Navigating Debt Relief & Financial Recovery After a Health Crisis
Life is unpredictable, and sometimes we’re faced with challenges that affect not just our health, but also our financial stability. One of these challenges can be a health crisis that forces us to stop working, leading to a pile of unpaid bills and growing debt. Finding debt relief after a health crisis becomes an urgent task in such scenarios.
This article will guide you on how you can find financial relief and rebuild your life after a health crisis, leveraging different debt relief options such as consumer proposals and bankruptcy.
Understanding the Financial Impact of a Health Crisis
A health crisis can strike anyone at any time, drastically changing the course of your life. Not only does it affect your physical and mental health, but it also strikes a blow to your financial stability.
In the aftermath of a health crisis, you might find yourself unable to work, which can significantly reduce your income. As bills continue to pile up, you may find yourself struggling to keep up with the payments, sinking deeper into debt.
The Story of Geoff and Carrie
To better understand the financial impact of a health crisis, let’s look at the story of Geoff and Carrie (names changed to protect privacy). Both in their late 50s, Geoff and Carrie were working full-time, renting their home, and raising three children.
They had always had debts, but they were punctual in their bill payments. However, a terrible car accident that left Geoff with serious head injuries changed everything. He couldn’t return to work, and their finances took a hit.
The Struggle to Stay Afloat
Geoff and Carrie did their best to continue paying their bills and managing the additional expenses related to Geoff ‘s health condition. They relied heavily on their credit cards and lines of credit as the insurance money was delayed and was less than half of Geoff ‘s regular earnings.
Eight months after the accident, Geoff was still unable to return to work. The couple was using credit as an emergency fund, shuffling around their monthly debt payments, and hoping things would eventually get better.
Finding Debt Relief After a Health Crisis
When you’re faced with a health crisis and your debts continue to pile up, it’s essential to seek help and explore your debt relief options.
Geoff and Carrie contacted Bankruptcy Canada, a company specializing in debt relief. Bankruptcy Canada’s Licensed Insolvency Trustee assessed their situation and provided them with options to ease their financial burden.
The Breakdown of Debt
By the time Geoff and Carrie sought help, they had accumulated over $100,000 in unsecured debt. This included credit card debt and multiple lines of credit. Their credit score was deteriorating, and the financial stress was taking a toll on their marriage.
Geoff ‘s Bankruptcy
After careful consideration, Geoff decided to declare bankruptcy. Considering his very low income and no assets, this was the best solution for him. Bankruptcy allowed him to have monthly payments of around $200, significantly less than his previous monthly debt payments of $1500.

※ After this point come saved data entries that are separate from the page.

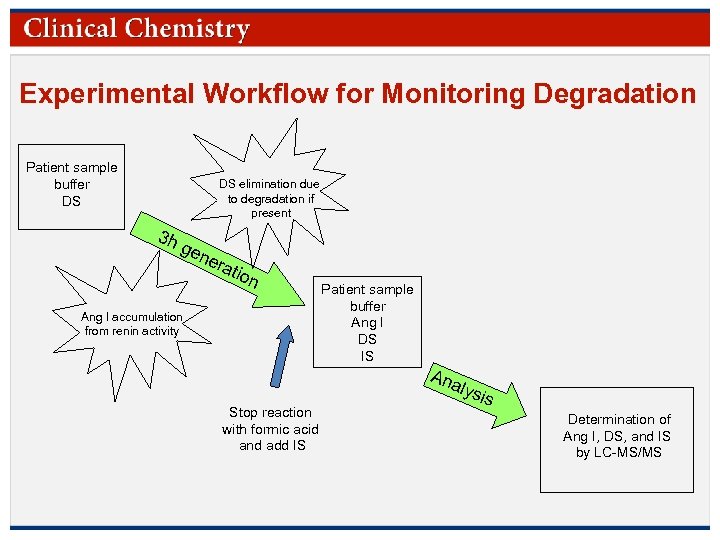 Clinical Chemistry

Experimental Workflow for Monitoring Degradation

Patient sample
buffer
DS

DS elimination due to degradation if present

3h generation

Ang I accumulation from renin activity

Patient sample
buffer
Ang I
DS
IS

Stop reaction with formic acid and add IS

Analysis

Determination of Ang I, DS, and IS by LC-MS/MS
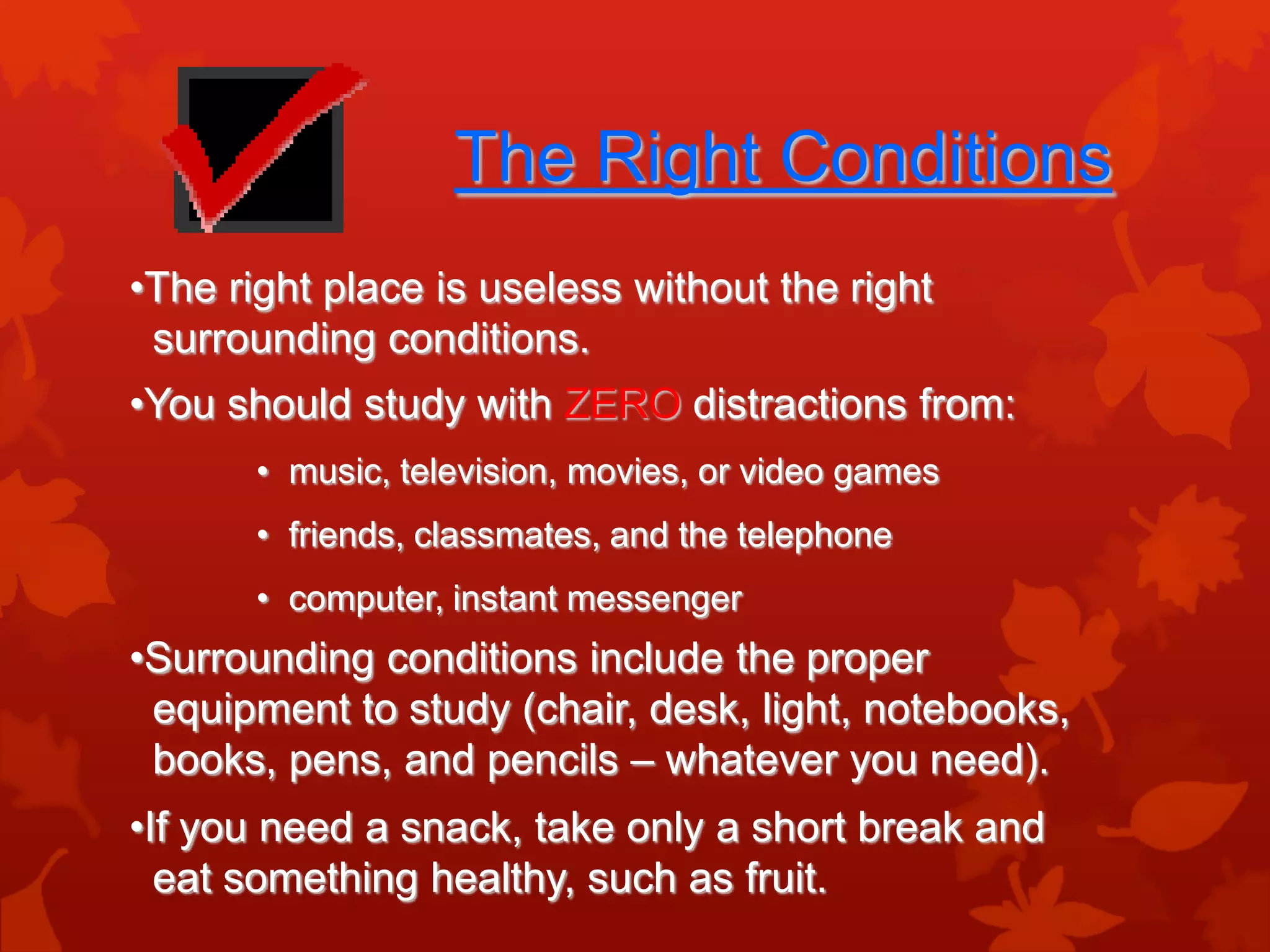 The Right Conditions

•The right place is useless without the right surrounding conditions.

•You should study with ZERO distractions from:

• music, television, movies, or video games

• friends, classmates, and the telephone

• computer, instant messenger

•Surrounding conditions include the proper equipment to study (chair, desk, light, notebooks, books, pens, and pencils – whatever you need).

•If you need a snack, take only a short break and eat something healthy, such as fruit.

Carrie’s Consumer Proposal
Unlike Geoff , Carrie was still earning, which meant that bankruptcy was not the best option for her. Instead, she decided to go for a consumer proposal. The trustee negotiated her $65,000 worth of unsecured debt down to $30,000, a reduction of more than 50%.
This meant that Carrie would have to make monthly payments of $500 over five years, saving her over $600 a month in debt repayment.
The Road to Financial Recovery
After Geoff ‘s bankruptcy and Carrie’s consumer proposal were underway, they received guidance to ensure they lived within their means and had a cushion in their budget.
By April, Geoff was discharged from his bankruptcy, and he was debt-free. He planned to use his extra $200 every month to help Carrie make extra payments on her consumer proposal to pay it off early.
Debt Relief Programs: A Safety Net
Debt relief programs like bankruptcy and consumer proposals can be a safety net for people experiencing financial difficulties following a health crisis. While these programs do affect your credit rating in the short to mid-term, they provide immediate financial relief and free up significant resources for future planning.
Conclusion
Life can throw unexpected challenges our way, but it’s essential to remember that there’s always help available. If you’re struggling with finding debt relief after a health crisis, reach out to a professional for guidance. It’s never too late to take control of your finances and start on the path to recovery.
Remember, every journey starts with a single step, and the first step towards financial recovery is seeking help. Don’t hesitate to take that step when you need it.